Ideally, a 24-hour urinary excretion of phosphorus should be obtained when there is doubt about the etiology of hypophosphatemia. The patient described here refused to undergo this test, and we had to settle with a random urinary fraction of excretion of phosphorus. The significantly high fraction of excretion of phosphorus suggests renal wasting as the mechanism of hypophosphatemia. Furthermore, the serum phosphorus levels improved to normal values a couple of weeks after discontinuation of ibrutinib, which is similar to what was described with other TKIs.

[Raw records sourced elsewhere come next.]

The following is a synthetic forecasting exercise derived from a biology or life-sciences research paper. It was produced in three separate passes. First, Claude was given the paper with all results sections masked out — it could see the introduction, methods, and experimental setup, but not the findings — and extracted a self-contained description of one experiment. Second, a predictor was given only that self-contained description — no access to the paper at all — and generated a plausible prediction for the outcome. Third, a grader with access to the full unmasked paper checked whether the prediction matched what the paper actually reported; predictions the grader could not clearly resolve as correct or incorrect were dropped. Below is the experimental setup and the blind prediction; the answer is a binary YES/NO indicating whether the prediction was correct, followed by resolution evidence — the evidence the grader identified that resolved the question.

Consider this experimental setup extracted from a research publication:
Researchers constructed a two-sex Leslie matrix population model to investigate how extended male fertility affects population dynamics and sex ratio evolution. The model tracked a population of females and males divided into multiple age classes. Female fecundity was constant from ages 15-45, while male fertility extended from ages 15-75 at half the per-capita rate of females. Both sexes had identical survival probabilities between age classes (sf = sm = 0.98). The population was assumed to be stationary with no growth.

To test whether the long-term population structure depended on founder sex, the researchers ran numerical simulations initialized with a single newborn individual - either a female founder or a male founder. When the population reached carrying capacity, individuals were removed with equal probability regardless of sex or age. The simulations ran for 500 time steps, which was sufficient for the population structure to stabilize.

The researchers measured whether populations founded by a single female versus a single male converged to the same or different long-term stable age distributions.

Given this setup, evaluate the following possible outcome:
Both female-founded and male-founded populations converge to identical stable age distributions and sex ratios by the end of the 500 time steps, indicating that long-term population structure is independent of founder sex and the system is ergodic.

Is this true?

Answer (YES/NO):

This case highlights that hypophosphatemia can be seen with ibrutinib, is due to renal wasting and is reversible with discontinuation of the drug for a couple of weeks. The phosphorus level remained normal when using a lower dose of ibrutinib, supporting the belief that hypophosphatemia is a dose-related effect of TKIs [4].

In this patient, neither levels of markers of bone formation (osteocalcin), resorption (urine N-telopeptide) nor FGF-23 were measured, so other contributing factors cannot be ruled out. The significance of low phosphorus levels in patients taking ibrutinib is unknown. As this medication is administered for prolonged periods of time, it is possible that chronic hypophosphatemia may ultimately lead to phosphorus depletion, skeletal side effects and clinical syndrome. More data is needed to determine whether phosphorus levels should be routinely monitored in patients taking ibrutinib.

Statement of Ethics

Informed consent was obtained. IRB approval was not required for the described case. No human or animal experiment was performed.

Disclosure Statement

The authors declare that they have no conflicts of interest to disclose.